早朝より空一面一点の雲もなく、正に来島以来隨一の好晴。日食は何年前かに計算された予報の時刻と僅か3,4秒の差を以って始まり。決第に蝕まれ遂に2分5秒間皆既となった。息詰るような緊張のうちに諸種の観測は果たされた。皆既中の天地は美観と言おうか凄壮と言おうか、その神秘的な光景は簡単に言い表すことは出来ない。尊い2分間よ、観測成功の電報にわが国民こぞって慶賀したと後に聞いた。こういう学界の出來事に関して直ちに我が事のように同情同感を持ち得る日本の国民性に敬服しかつ羨むとは同行米国人の述懐であった。

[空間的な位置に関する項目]
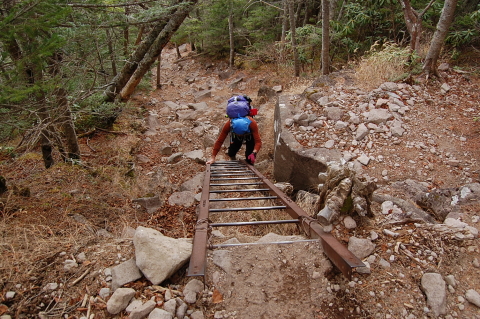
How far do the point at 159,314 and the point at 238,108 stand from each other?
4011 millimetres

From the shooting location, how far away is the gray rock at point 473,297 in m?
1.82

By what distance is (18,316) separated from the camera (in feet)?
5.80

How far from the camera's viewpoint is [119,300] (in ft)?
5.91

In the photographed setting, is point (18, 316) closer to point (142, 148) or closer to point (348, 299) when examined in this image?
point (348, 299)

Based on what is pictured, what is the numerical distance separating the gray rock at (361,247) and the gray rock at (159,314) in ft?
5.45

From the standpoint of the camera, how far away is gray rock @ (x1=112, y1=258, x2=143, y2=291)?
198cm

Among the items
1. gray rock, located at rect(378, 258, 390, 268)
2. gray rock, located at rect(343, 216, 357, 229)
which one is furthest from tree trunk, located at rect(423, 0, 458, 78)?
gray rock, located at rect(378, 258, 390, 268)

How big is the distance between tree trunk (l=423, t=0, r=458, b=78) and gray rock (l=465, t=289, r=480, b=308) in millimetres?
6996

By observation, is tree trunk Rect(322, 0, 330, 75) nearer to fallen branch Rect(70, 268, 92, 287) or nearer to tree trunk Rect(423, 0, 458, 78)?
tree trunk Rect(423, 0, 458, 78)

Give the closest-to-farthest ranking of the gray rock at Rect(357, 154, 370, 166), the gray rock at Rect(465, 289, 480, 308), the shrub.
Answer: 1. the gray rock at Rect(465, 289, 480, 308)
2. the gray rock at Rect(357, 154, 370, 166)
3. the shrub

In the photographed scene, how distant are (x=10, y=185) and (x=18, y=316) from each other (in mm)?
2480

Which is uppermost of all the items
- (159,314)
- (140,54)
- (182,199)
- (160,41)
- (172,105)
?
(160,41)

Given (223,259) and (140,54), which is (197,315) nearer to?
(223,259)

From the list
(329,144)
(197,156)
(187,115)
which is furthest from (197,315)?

練習問題:
[a] 日食観測の文章によると、皆既は何分何秒間続きましたか。
[b] 日食観測の文章のうち、「早朝より空一面一点の雲もなく」から「は同行米国人の述懐であった。」までを一字一句違えずに書き写してください。
[c] 日食観測の文章を、最後の文の後から書き継いでください。

解答:
[a] 2分5秒間です。

[b]
早朝より空一面一点の雲もなく、正に来島以来隨一の好晴。日食は何年前かに計算された予報の時刻と僅か3,4秒の差を以って始まり。決第に蝕まれ遂に2分5秒間皆既となった。息詰るような緊張のうちに諸種の観測は果たされた。皆既中の天地は美観と言おうか凄壮と言おうか、その神秘的な光景は簡単に言い表すことは出来ない。尊い2分間よ、観測成功の電報にわが国民こぞって慶賀したと後に聞いた。こういう学界の出來事に関して直ちに我が事のように同情同感を持ち得る日本の国民性に敬服しかつ羨むとは同行米国人の述懐であった。

[c]
島民には事前に、日食なるものの様子を語り、少しも驚き怖れることはないと説明して、人間には今から何百年後の日食でも正確に予報する能力を与えられていること、造物主の智恵は更に更に正確なことを話した。私は皆既の前後自分の器械のことで隣のレオール島へ往復したが、島民は広場に集まり静粛に座して、教へられた燻し硝子をかざして興味深げに見物していた。そして私が通るや晴々とした面持ちで微笑を以って会釈をした。
過去の日食遠征に於いて日食始まるや、屢々迷信深き土民は恐怖の余り呼喚慟哭して騒いだということを回想して、彼らの統制節度には雲泥の差のあることを強く感じた。
日食が済んだと思うと空一面の雲が出、午後は大夕立となった。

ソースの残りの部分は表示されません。